In the crossfire, concepts like real, disinterested friendship are slandered as “repressed homosexuality,” if not forgotten entirely. And the greatest of all loves—agape—the divine and spiritual charity that drove Christ to lay down his life for the church and which God intended to vivify and sanctify the other loves—is nowhere to be found.

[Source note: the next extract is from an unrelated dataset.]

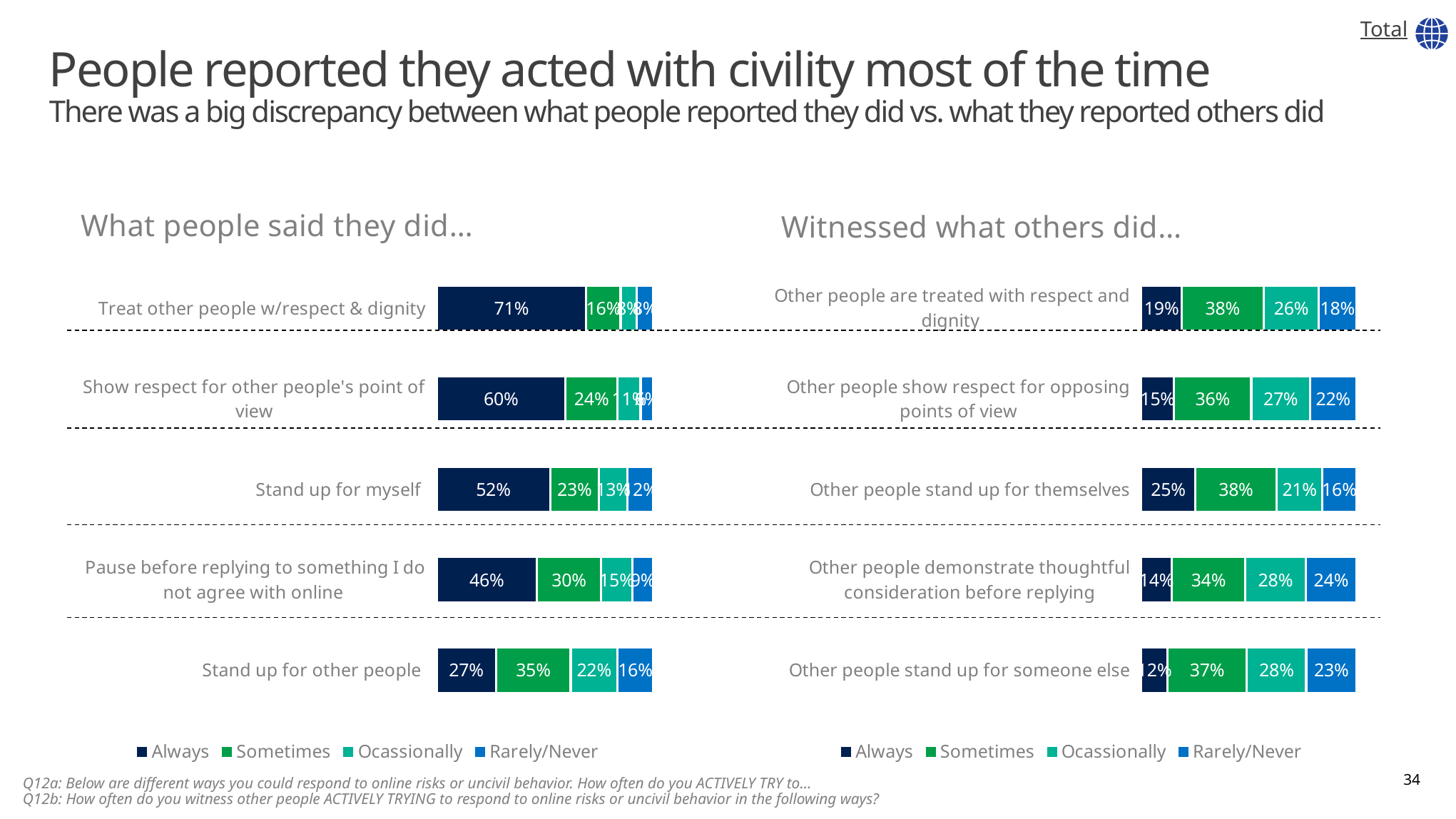
How many categories are shown in the 'Witnessed what others did…' chart? 5 In the 'Witnessed what others did…' chart, what is the Sometimes value for 'Other people stand up for someone else'? 37% In the 'What people said they did…' chart, what is the difference between the Always values for 'Show respect for other people's point of view' and 'Stand up for other people'? 33% In the 'Witnessed what others did…' chart, which is larger: the Occasionally value for 'Other people are treated with respect and dignity' or the Occasionally value for 'Other people stand up for themselves'? Other people are treated with respect and dignity In the 'Witnessed what others did…' chart, what is the Rarely/Never value for 'Other people demonstrate thoughtful consideration before replying'? 24% In the 'What people said they did…' chart, which category has the highest Always value? Treat other people w/respect & dignity In the 'Witnessed what others did…' chart, what is the difference between the Sometimes and Always values for 'Other people show respect for opposing points of view'? 21% How many series does the legend of the 'What people said they did…' chart list? 4 In the 'Witnessed what others did…' chart, which category has the lowest Always value? Other people stand up for someone else What kind of chart is the 'What people said they did…' chart? Stacked bar chart In the 'What people said they did…' chart, what is the Always value for 'Stand up for myself'? 52% In the 'What people said they did…' chart, what is the Sometimes value for 'Stand up for other people'? 35%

Lewis’s Four Loves presents a grand vision that helps us see how rightly distinguishing between Storge, Eros, Philia, and Agape can repair the damage our culture has done to our understanding of each. But even more important, Lewis points us to the scriptural well from which he drew his rich and satisfying knowledge of the loves—and to the lover in whose relationship with his people we experience all four perfectly, yet distinctly.
So?
I should mention that I’m single. As such, some might say I’m not qualified to speak on this topic. Maybe. But I was married for 16 years to a well-qualified narcissist. In fact, as I look at it now, she is the poster child for narcissistic personality disorder. Narcissistic personality disorder (narcissism) is a psychiatric disorder characterized by a pattern of self-importance (grandiosity), a constant need for admiration and attention, and a lack of empathy for others. Because of this lack of empathy, a narcissist cannot really love you. And yes, yes, she demanded she be known as my best friend. I must add that by the end she was my best friend because she woke me up one night to tell me, “I am your best friend. What don’t you get about that? But you have to put everybody ahead of me.” She was also my worst enemy. She had destroyed my life, so I had no friends. I had nothing but whatever she wanted me to believe I had to tell her I believed. That is called survival.
Prior to The Narc, I was in relationships where a partner had declared that I’ve become her best friend. In one such coupling, I got a Valentine’s Day card to that effect: You’re not only my boyfriend, but you’ve also become my best friend. It was supposed to be romantic — the highest compliment — but it filled me with dread. My best friend and I broke up a year later.
By the way: the person I complained to about the card? My best friend.